29. Finally, a UK EPS would establish an important model that could play a useful role in the development of sectoral crediting and trading mechanisms in key developing countries. The EU is proactively seeking to develop new international mechanisms to ensure comprehensive low-carbon development, beyond the current fragmented project approach under the Clean Development Mechanism (CDM). Including an EPS within an international finance mechanism would have three positive impacts:

- Providing a crediting baseline for the power sector: An EPS would establish a robust baseline that removes the need for subjective and costly production of project-by-project baselines that have caused many problems with the current operation of the CDM.

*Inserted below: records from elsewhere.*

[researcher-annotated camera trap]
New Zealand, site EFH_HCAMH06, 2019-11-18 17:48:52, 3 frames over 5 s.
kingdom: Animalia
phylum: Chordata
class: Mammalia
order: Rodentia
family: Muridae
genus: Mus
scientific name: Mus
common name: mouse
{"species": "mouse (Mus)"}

- Widening the impact of climate finance: Currently, the CDM rewards low carbon investments such as solar and wind but does not prevent investments in high carbon fossil fuel power generation capacity, which has continued to increase in most countries in receipt of CDM finance. An EPS would ensure that the power sector as a whole moves to a low carbon trajectory.

- Attracting private sector finance: As with a UK EPS, use of an Emissions Performance Standard as part of an international climate finance mechanism would remove some of the policy risk associated with low carbon technology solutions, and could thereby help mobilise private finance alongside public funding.

September 2010


[1] E3G (2009) Investment momentum for decarbonising the EU power sector : Evidence review on current investment and future scenarios . www.e3g.org .

[2] The IEA notes that overallocation of permits due to the recession combined with use of CDM credits creates an overall surplus of credits of 0.5 gigatonnes by 2013. Banking these permits enables them to be used in Phase III of the EUETS – which means by 2020 domestic EU emissions could be similar to today’s level while still complying with the EU ETS cap. IEA (2009) World Energy Outlook 2009: Post-2012 Climate Policy Framework. OECD/IEA: Paris . p. 182.

[3] European Commission (2008) Questions and Answers on the directive on the geological storage of carbon dioxide. http://europa.eu/rapid/ p ressReleasesAction.do?reference=MEMO/08/798&format=HTML&aged=0&language=EN&guiLanguage=en

[4] Recital 9a to the Industrial Emissions Directive reads: “ In accordance with Article 193 of the Treaty on the Functioning of the European Union, nothing in this Directive prevents Member States from maintaining or introducing more stringent protective measures, for example greenhouse gas emission requirements, provided that such measures are compatible with the Treaties and the Commission has been notified. ”

[5] OFGEM (2010) Electricity Interconnector Policy consultation.